### [Provided text]
>>

September 20, 2009

  • Gloves and Strikes

    It should be noted that hand striking in K1, boxing and MMA are actually quite different for a number of different reasons.

    The most obvious is probably the rule differences: because there are no take downs in boxing and K1, your stance can be optimized to shift your upper body to avoid strikes to the head, and you can concentrate training for striking combinations that wouldn't be as easy to apply if someone were trying to grapple with you all the time. 

    Obviously the presence of kicks changes things a great deal either, as boxers don't need to defend their legs or torsos from kicks...

    However, another major difference not often discussed is the gloves.  In boxing and K1, you can put up two arms and use a passive block and pretty much at least deflect the vast majority of strikes to your head.  The glove size precludes slipping a strike between paired forearms.  The glove size makes it easier to deflect a blow, and distributes the force on your opponents head differently.

<<

### [Task prompt]
Pick up the piece on gloves and strikes above where it stops, carrying on after its final sentence.

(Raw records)
>>

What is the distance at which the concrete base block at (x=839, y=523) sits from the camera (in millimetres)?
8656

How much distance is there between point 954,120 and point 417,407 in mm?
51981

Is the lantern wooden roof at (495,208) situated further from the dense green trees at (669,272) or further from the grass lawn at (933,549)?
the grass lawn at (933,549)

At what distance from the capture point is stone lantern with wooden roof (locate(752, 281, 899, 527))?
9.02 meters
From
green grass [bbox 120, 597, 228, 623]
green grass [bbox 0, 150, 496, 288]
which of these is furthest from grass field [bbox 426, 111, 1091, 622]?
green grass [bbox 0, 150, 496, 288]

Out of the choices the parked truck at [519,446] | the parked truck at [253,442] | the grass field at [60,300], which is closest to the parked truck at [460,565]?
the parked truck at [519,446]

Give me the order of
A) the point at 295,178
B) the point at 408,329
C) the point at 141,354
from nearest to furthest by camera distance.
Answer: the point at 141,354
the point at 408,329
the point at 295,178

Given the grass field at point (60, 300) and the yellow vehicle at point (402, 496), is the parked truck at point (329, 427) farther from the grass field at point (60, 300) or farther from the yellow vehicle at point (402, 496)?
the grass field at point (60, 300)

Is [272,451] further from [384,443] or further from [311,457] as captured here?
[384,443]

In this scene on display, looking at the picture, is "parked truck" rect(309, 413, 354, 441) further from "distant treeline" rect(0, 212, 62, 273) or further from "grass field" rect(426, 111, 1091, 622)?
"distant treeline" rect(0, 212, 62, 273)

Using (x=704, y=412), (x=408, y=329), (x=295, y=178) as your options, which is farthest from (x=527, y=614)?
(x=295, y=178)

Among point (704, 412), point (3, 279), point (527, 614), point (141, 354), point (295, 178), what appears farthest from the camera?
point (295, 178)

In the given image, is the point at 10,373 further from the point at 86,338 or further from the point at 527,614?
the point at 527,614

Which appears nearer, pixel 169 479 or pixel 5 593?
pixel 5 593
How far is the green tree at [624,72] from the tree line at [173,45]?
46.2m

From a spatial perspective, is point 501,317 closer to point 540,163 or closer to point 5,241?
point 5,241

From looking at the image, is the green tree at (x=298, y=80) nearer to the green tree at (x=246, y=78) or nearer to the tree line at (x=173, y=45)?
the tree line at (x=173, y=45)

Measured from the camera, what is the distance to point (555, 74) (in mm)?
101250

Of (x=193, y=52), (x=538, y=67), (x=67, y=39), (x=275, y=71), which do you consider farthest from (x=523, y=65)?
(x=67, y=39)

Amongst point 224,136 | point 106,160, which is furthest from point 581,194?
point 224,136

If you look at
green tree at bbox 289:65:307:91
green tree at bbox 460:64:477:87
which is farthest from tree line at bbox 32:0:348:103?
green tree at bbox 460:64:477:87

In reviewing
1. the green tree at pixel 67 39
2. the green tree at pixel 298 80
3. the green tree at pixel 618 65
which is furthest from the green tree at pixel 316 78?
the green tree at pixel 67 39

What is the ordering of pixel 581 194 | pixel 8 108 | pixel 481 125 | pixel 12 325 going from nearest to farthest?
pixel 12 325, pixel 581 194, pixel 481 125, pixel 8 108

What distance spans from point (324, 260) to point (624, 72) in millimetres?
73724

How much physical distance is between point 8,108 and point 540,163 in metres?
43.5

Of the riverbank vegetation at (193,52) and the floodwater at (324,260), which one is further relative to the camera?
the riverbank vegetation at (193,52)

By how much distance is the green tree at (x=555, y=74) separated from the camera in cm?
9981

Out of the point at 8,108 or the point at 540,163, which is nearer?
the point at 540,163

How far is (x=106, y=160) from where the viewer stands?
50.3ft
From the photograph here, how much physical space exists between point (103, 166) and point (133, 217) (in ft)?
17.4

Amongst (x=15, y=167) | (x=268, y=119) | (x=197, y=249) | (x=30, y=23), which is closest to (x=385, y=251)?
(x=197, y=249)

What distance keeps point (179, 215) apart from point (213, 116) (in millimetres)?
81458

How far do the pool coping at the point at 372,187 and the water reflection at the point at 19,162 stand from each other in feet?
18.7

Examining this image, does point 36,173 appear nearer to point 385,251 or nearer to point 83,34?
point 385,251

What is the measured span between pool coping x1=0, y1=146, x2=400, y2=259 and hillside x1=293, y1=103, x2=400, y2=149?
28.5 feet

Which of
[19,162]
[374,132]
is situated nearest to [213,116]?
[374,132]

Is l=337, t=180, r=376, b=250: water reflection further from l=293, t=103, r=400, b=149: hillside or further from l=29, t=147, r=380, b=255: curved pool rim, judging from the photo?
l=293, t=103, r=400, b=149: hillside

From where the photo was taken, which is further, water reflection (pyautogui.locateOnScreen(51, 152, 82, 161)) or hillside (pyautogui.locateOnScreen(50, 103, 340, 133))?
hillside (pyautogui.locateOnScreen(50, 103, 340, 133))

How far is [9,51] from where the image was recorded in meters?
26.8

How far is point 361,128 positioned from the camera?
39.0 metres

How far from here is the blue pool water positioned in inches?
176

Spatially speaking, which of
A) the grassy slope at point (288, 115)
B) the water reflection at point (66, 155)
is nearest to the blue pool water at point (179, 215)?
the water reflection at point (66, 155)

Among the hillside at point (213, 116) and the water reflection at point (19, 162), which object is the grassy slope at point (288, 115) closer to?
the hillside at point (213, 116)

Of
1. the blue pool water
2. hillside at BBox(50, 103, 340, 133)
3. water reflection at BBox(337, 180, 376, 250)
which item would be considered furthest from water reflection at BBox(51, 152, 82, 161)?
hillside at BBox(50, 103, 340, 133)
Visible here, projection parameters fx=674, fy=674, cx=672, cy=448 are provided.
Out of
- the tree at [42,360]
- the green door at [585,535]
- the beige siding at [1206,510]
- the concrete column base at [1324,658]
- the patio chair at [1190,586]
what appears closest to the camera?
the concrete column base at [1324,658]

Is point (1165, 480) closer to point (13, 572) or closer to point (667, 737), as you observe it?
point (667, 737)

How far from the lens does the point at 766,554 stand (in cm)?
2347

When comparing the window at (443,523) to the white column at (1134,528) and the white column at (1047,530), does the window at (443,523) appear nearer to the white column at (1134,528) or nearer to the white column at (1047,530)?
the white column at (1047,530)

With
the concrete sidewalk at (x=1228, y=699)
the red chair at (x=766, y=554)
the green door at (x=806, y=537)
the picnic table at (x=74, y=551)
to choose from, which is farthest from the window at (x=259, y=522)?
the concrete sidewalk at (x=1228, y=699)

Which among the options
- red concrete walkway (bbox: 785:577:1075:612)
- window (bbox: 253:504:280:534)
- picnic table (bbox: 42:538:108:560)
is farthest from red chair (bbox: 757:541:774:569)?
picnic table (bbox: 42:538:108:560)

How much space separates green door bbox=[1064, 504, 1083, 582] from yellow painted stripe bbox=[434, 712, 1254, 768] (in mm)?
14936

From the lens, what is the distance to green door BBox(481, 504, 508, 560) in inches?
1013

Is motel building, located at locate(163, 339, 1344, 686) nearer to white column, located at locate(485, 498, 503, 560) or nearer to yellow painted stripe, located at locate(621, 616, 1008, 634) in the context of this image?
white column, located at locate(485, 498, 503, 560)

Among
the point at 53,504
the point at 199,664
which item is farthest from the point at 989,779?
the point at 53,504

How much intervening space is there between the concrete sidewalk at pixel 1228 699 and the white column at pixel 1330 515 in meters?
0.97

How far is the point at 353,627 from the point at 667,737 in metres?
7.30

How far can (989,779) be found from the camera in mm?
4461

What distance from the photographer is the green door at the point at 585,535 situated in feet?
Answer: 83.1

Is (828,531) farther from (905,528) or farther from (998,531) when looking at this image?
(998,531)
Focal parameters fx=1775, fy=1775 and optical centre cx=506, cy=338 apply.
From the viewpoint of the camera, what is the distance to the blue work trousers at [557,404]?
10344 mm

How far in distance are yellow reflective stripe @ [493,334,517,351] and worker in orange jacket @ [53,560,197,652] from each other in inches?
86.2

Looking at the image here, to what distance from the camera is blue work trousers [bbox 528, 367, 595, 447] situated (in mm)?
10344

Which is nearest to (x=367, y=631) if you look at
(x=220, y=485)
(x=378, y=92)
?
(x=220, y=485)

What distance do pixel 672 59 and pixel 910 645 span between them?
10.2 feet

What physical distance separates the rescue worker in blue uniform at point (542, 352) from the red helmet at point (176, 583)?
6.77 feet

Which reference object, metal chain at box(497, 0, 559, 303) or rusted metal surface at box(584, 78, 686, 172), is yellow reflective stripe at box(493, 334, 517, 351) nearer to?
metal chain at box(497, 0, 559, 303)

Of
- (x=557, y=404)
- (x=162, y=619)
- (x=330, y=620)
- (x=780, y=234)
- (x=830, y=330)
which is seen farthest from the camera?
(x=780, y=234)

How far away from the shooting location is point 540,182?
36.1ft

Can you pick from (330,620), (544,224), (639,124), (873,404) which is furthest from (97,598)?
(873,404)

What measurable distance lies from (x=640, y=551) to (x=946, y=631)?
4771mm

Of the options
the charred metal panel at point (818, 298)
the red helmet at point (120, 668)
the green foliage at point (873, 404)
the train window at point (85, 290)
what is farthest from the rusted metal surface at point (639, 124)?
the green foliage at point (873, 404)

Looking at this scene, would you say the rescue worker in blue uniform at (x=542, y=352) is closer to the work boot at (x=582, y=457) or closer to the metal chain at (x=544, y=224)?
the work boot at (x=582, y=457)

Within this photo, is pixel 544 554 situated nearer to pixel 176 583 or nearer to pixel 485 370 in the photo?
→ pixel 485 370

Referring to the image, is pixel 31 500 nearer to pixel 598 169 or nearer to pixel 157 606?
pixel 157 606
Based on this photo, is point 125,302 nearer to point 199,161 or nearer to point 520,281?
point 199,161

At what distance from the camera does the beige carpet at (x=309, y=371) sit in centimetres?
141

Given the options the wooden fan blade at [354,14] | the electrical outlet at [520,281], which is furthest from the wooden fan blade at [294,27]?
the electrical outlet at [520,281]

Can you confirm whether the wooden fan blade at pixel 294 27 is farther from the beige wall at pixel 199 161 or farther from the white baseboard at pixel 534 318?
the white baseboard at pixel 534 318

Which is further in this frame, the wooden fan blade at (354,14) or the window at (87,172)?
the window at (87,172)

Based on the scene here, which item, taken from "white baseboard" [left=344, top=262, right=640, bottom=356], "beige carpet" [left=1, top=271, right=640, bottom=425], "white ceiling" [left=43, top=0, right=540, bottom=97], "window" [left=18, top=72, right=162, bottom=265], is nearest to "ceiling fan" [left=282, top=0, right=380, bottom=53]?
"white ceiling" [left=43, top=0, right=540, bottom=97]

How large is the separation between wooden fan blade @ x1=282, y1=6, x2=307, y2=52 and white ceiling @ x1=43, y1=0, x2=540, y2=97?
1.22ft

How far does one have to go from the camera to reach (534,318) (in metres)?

<<

### [Answer below]
    MMA gloves are significantly smaller, allowing a different dynamic to striking and blocking.  Perhaps what might be more interesting is seeing K1 fighters using MMA gloves, under K1 rules.

    If one really wants to see striking skills, let's remove all padding, and allow people to use ridges, bare knuckles, chops, palm strikes (and I don't mean slapping), knife hands etc.  Of course the disfiguring injury rate would go up unacceptably, but... the best way to see how high the accuracy could get would be to take away all the encumbrances, and see what else a striker like Anderson Silva or Machida could sneak in through their opponents guard. 

    What's sometimes forgotten is that some of the advantages karate and other TCMs are supposed to have is body hardening of the striking surfaces.  A spear/knife hand can give you an extra 6 inches of reach, whereas a boxing glove, completely alters the profile of your spiking plane into a big blob.

    In a sense, a boxer that can knock someone out with a heavy nerfball on his fist should be able to be really dangerous with bare knuckles... I think. 

    Nevertheless, I think boxing gloves change a lot of fundamental factors related to accuracy because of the equipment. 

Comments (2)

  • "disfiguring injury rate" is referring to the recipient's blows to the face, or the world of hurt experienced by the hands of the striker?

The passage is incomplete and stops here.